* ITEMS
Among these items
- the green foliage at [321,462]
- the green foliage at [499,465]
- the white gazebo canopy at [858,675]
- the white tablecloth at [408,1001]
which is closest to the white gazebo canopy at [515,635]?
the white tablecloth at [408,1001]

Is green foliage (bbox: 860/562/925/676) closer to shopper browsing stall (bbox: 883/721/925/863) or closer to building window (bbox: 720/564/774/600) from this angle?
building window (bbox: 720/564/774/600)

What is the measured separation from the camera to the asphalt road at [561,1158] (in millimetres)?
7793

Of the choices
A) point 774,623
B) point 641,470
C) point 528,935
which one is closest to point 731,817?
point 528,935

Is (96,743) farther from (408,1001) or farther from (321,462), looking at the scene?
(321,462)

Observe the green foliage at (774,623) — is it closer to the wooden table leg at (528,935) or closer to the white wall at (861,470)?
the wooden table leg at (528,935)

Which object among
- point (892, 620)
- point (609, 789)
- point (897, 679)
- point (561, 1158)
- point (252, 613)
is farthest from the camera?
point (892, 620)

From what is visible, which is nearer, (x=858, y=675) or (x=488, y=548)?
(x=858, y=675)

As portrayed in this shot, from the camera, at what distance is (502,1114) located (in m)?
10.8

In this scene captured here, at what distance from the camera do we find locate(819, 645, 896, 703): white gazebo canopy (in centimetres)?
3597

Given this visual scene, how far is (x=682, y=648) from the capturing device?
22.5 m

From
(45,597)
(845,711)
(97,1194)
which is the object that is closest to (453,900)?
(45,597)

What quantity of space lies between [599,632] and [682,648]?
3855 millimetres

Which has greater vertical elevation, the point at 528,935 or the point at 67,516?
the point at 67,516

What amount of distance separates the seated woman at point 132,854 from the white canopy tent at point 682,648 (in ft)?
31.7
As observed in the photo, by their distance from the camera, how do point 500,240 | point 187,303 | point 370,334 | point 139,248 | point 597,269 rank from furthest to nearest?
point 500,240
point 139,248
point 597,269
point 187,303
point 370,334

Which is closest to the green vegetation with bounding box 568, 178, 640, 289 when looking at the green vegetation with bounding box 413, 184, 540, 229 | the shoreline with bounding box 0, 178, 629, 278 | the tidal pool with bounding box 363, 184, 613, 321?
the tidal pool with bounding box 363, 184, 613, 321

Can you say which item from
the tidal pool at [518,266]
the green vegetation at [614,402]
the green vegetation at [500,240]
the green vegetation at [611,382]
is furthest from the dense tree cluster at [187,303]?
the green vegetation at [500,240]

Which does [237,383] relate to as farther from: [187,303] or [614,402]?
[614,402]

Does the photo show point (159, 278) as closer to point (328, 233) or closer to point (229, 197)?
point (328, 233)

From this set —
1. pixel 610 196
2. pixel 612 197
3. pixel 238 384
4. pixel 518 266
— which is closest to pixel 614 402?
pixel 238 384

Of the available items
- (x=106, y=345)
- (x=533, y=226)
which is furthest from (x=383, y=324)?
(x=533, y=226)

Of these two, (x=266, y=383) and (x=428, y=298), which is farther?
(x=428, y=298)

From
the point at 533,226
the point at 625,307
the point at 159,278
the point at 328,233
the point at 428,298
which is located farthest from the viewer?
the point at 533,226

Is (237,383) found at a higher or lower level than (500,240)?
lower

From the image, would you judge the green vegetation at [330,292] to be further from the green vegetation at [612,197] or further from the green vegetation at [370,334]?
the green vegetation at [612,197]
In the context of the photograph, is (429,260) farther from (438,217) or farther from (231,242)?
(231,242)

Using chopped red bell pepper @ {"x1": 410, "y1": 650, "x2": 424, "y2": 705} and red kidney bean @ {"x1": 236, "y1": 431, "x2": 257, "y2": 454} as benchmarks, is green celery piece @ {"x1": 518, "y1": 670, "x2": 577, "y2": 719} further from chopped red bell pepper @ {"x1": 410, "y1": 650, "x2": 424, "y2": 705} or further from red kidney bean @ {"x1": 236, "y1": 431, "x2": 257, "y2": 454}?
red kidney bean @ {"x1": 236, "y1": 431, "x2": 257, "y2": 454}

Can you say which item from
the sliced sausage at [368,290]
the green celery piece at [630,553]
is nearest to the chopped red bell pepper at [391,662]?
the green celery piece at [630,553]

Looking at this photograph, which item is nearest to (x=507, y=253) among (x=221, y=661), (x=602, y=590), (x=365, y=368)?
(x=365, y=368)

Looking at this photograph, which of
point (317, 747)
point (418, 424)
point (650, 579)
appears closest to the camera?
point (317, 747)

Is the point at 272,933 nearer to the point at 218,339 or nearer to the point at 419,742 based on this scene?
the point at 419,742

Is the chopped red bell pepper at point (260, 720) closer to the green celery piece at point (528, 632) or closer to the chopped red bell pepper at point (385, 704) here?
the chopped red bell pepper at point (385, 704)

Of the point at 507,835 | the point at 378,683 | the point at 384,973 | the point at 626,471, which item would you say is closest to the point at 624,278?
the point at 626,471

* EXERCISE DETAILS
Give back each line above precisely as it stands.

* PROBLEM SOLUTION
Among these items
- the green foliage at [321,462]
- the green foliage at [499,465]
- the white gazebo canopy at [858,675]
- the white tablecloth at [408,1001]
which is closest to the white gazebo canopy at [515,635]?
the white tablecloth at [408,1001]

Is green foliage (bbox: 860/562/925/676) closer to shopper browsing stall (bbox: 883/721/925/863) or closer to building window (bbox: 720/564/774/600) from this angle?
building window (bbox: 720/564/774/600)

What is the measured separation from the camera to the asphalt road at [561,1158] (in millimetres)?
7793

Of the choices
A) point 774,623
B) point 641,470
C) point 528,935
which one is closest to point 731,817?
point 528,935

Is (96,743) farther from (408,1001) or farther from (321,462), looking at the scene?
(321,462)

Observe the green foliage at (774,623) — is it closer to the wooden table leg at (528,935) or closer to the white wall at (861,470)?
the wooden table leg at (528,935)

Which object among
- point (892, 620)
- point (609, 789)
- point (897, 679)
- point (561, 1158)
- point (252, 613)
is farthest from the camera?
point (892, 620)

From what is visible, which is nearer, (x=858, y=675) or (x=488, y=548)?
(x=858, y=675)

As portrayed in this shot, from the camera, at what distance is (502,1114) located (in m)?
10.8

In this scene captured here, at what distance from the camera do we find locate(819, 645, 896, 703): white gazebo canopy (in centimetres)?
3597

Given this visual scene, how far is (x=682, y=648) from the capturing device?
22.5 m

From
(45,597)
(845,711)
(97,1194)
which is the object that is closest to (453,900)?
(45,597)

What quantity of space lies between [599,632] and [682,648]?
3855 millimetres

Which has greater vertical elevation, the point at 528,935 or the point at 67,516?
the point at 67,516

What amount of distance separates the seated woman at point 132,854 from the white canopy tent at point 682,648 (in ft)?
31.7
As observed in the photo, by their distance from the camera, how do point 500,240 | point 187,303 | point 370,334 | point 139,248 | point 597,269 rank from furthest to nearest?
point 500,240
point 139,248
point 597,269
point 187,303
point 370,334

Which is closest to the green vegetation with bounding box 568, 178, 640, 289 when looking at the green vegetation with bounding box 413, 184, 540, 229 | the shoreline with bounding box 0, 178, 629, 278 | the tidal pool with bounding box 363, 184, 613, 321?
the tidal pool with bounding box 363, 184, 613, 321

Can you say which item from
the tidal pool at [518,266]
the green vegetation at [614,402]
the green vegetation at [500,240]
the green vegetation at [611,382]
is furthest from the dense tree cluster at [187,303]?
the green vegetation at [500,240]

Which does [237,383] relate to as farther from: [187,303] or [614,402]?
[614,402]

Does the photo show point (159, 278) as closer to point (328, 233) or closer to point (229, 197)?
point (328, 233)

From this set —
1. pixel 610 196
2. pixel 612 197
3. pixel 238 384
4. pixel 518 266
— which is closest to pixel 614 402?
pixel 238 384

Of the available items
- (x=106, y=345)
- (x=533, y=226)
which is furthest from (x=383, y=324)?
(x=533, y=226)

Of these two, (x=266, y=383) and (x=428, y=298), which is farther?
(x=428, y=298)

From
the point at 533,226
the point at 625,307
the point at 159,278
the point at 328,233
the point at 428,298
which is located farthest from the viewer?
the point at 533,226

Is (237,383) found at a higher or lower level than (500,240)?
lower

From the image, would you judge the green vegetation at [330,292] to be further from the green vegetation at [612,197] or further from the green vegetation at [370,334]?
the green vegetation at [612,197]
In the context of the photograph, is (429,260) farther from (438,217) or farther from (231,242)?
(231,242)

Using chopped red bell pepper @ {"x1": 410, "y1": 650, "x2": 424, "y2": 705} and red kidney bean @ {"x1": 236, "y1": 431, "x2": 257, "y2": 454} as benchmarks, is green celery piece @ {"x1": 518, "y1": 670, "x2": 577, "y2": 719} further from chopped red bell pepper @ {"x1": 410, "y1": 650, "x2": 424, "y2": 705} or further from red kidney bean @ {"x1": 236, "y1": 431, "x2": 257, "y2": 454}?
red kidney bean @ {"x1": 236, "y1": 431, "x2": 257, "y2": 454}

Can you say which item from
the sliced sausage at [368,290]
the green celery piece at [630,553]
is nearest to the chopped red bell pepper at [391,662]?
the green celery piece at [630,553]

Looking at this photograph, which item is nearest to (x=507, y=253) among (x=221, y=661), (x=602, y=590), (x=365, y=368)?
(x=365, y=368)

Looking at this photograph, which of
point (317, 747)
point (418, 424)
point (650, 579)
appears closest to the camera?
point (317, 747)

Is the point at 272,933 nearer to the point at 218,339 or nearer to the point at 419,742 based on this scene?
the point at 419,742

Is the chopped red bell pepper at point (260, 720) closer to the green celery piece at point (528, 632) or closer to the chopped red bell pepper at point (385, 704) here?
the chopped red bell pepper at point (385, 704)

Of the point at 507,835 | the point at 378,683 | the point at 384,973 | the point at 626,471, which item would you say is closest to the point at 624,278?
the point at 626,471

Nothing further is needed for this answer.